# GIVEN EXERCISE 1
According to the article on Russia's "foreign agents" bill, in what year did the "foreign agents" law targeting organizations come into force?
# GIVEN EXERCISE 2
Reproduce the article on Russia's "foreign agents" bill from "Human Rights Watch" up to and including "on November 23.", substituting "Human Rights Watch" for "HRW" wherever it appears.
# GIVEN EXERCISE 3
Resume the article on Russia's "foreign agents" bill after its final sentence.

# EXCERPT TO READ
>> BEGIN
This article was originally published by Radio Free Europe/Radio Liberty and is reprinted with permission.
Human Rights Watch (HRW) has joined other nongovernmental organizations in slamming a bill circulating in the lower house of Russia’s parliament, calling it “a potentially very dangerous addition to a growing body of oppressive ‘foreign agents’ laws.”
Many independent groups in Russian have seen their funding shrink and their staff intimidated or prosecuted since Russia’s “foreign agents” law targeting organizations came into force in 2012.
The legislation was expanded last year to journalists and bloggers and, if the new bill introduced in the State Duma last week is adopted, it would include “almost anyone,” HRW warned in a statement on November 23.
The draft law “drastically expands the scope of individuals and groups that can be designated ‘foreign agents,’ introduces new restrictions and registration and reporting requirements, and obliges the media to note the designation whenever they mention these individuals or groups,” according to the New York-based watchdog.
Amnesty International has said the new bill “signals a new witch hunt of civil society groups and human rights defenders standing up for justice and dignity.”
>> END
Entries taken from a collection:
>> BEGIN
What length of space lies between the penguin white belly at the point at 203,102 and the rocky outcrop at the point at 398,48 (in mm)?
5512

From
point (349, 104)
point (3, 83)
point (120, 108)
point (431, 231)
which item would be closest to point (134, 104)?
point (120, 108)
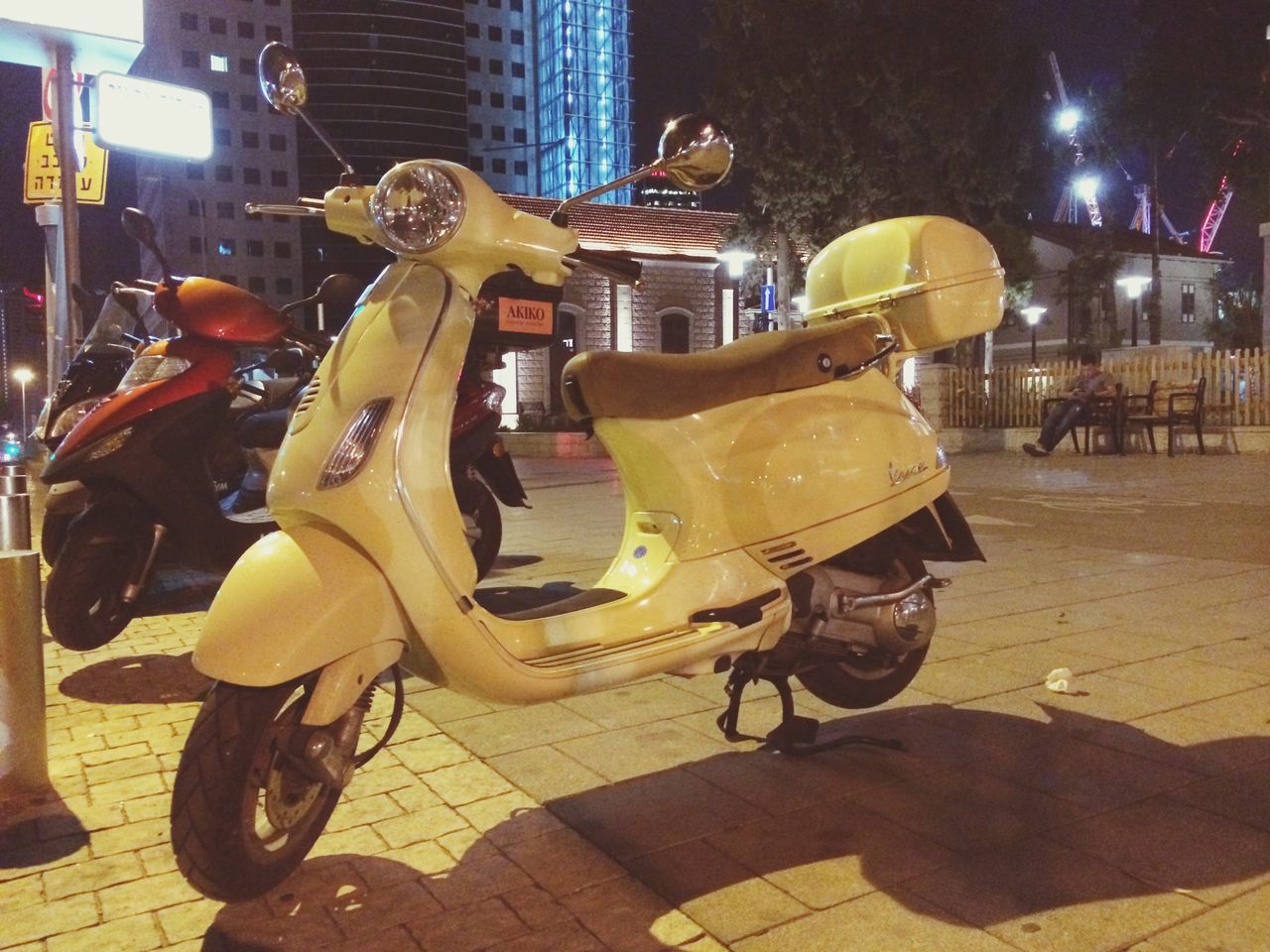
>> END
# WRITTEN REPLY 1
2012

# WRITTEN REPLY 2
Human Rights Watch (Human Rights Watch) has joined other nongovernmental organizations in slamming a bill circulating in the lower house of Russia’s parliament, calling it “a potentially very dangerous addition to a growing body of oppressive ‘foreign agents’ laws.”
Many independent groups in Russian have seen their funding shrink and their staff intimidated or prosecuted since Russia’s “foreign agents” law targeting organizations came into force in 2012.
The legislation was expanded last year to journalists and bloggers and, if the new bill introduced in the State Duma last week is adopted, it would include “almost anyone,” Human Rights Watch warned in a statement on November 23.

# WRITTEN REPLY 3
Under the new bill, a person of any nationality can be designated a “foreign agent” if they receive money from a foreign state, international or foreign organization, or a foreign or stateless person, and engage in political activity, or are deemed to gather information on Russian military activities that “can be used against Russia’s security or interests.”
That could jeopardize rights groups’ reporting on human rights violations by Russian forces in armed conflicts in Ukraine, Syria, and elsewhere, HRW said.
The draft exempts diplomatic personnel and accredited foreign journalists, but such journalists engaging in “foreign agent” activities “incompatible with their professional journalistic activities” can still be designated.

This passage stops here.